- Your assignment -
Please take the records that follow and repeat exactly the lines starting with the line with "Master in white" and going on through the line with "Estudiante universitario con".

Dataset excerpts:
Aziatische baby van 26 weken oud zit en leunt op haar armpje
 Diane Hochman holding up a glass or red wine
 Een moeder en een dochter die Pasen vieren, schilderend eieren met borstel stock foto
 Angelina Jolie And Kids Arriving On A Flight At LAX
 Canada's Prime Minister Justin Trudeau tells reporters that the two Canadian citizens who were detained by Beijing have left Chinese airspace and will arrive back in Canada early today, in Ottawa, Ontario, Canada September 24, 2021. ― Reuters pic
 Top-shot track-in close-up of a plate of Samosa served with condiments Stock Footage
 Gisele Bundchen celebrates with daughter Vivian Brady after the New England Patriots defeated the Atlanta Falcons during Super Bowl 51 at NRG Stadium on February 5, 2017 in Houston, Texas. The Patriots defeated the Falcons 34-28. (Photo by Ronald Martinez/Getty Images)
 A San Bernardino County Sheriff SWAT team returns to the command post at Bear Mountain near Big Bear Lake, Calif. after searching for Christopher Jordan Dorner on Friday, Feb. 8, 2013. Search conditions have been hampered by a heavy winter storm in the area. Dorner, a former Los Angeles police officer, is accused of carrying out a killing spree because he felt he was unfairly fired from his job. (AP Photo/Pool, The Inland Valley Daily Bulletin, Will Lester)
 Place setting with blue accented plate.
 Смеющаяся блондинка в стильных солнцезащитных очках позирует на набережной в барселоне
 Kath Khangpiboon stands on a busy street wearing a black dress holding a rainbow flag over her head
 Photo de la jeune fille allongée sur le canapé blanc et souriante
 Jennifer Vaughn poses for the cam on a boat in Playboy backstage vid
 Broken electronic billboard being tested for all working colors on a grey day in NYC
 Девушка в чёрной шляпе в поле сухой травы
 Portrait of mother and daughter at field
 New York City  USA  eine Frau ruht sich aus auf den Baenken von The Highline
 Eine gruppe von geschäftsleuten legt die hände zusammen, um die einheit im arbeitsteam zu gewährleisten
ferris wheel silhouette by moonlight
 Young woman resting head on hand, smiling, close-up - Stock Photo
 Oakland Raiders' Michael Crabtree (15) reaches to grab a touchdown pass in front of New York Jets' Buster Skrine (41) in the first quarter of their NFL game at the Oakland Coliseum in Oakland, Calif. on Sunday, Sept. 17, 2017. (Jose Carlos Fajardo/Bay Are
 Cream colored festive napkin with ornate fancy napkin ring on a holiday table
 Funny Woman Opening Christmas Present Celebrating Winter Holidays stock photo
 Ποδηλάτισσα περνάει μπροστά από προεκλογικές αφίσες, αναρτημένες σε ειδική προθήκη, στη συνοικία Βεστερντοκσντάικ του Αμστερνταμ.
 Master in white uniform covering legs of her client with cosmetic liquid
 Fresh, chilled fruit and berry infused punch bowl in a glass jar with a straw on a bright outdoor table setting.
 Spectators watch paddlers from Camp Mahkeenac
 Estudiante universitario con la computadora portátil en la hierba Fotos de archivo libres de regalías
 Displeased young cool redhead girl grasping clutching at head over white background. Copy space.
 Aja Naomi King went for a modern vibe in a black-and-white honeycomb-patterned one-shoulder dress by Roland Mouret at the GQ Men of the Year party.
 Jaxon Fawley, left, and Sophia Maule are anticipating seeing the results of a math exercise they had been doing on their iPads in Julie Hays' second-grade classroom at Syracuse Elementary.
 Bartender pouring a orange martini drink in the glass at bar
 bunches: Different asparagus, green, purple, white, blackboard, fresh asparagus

- Reply -
 Master in white uniform covering legs of her client with cosmetic liquid
 Fresh, chilled fruit and berry infused punch bowl in a glass jar with a straw on a bright outdoor table setting.
 Spectators watch paddlers from Camp Mahkeenac
 Estudiante universitario con la computadora portátil en la hierba Fotos de archivo libres de regalías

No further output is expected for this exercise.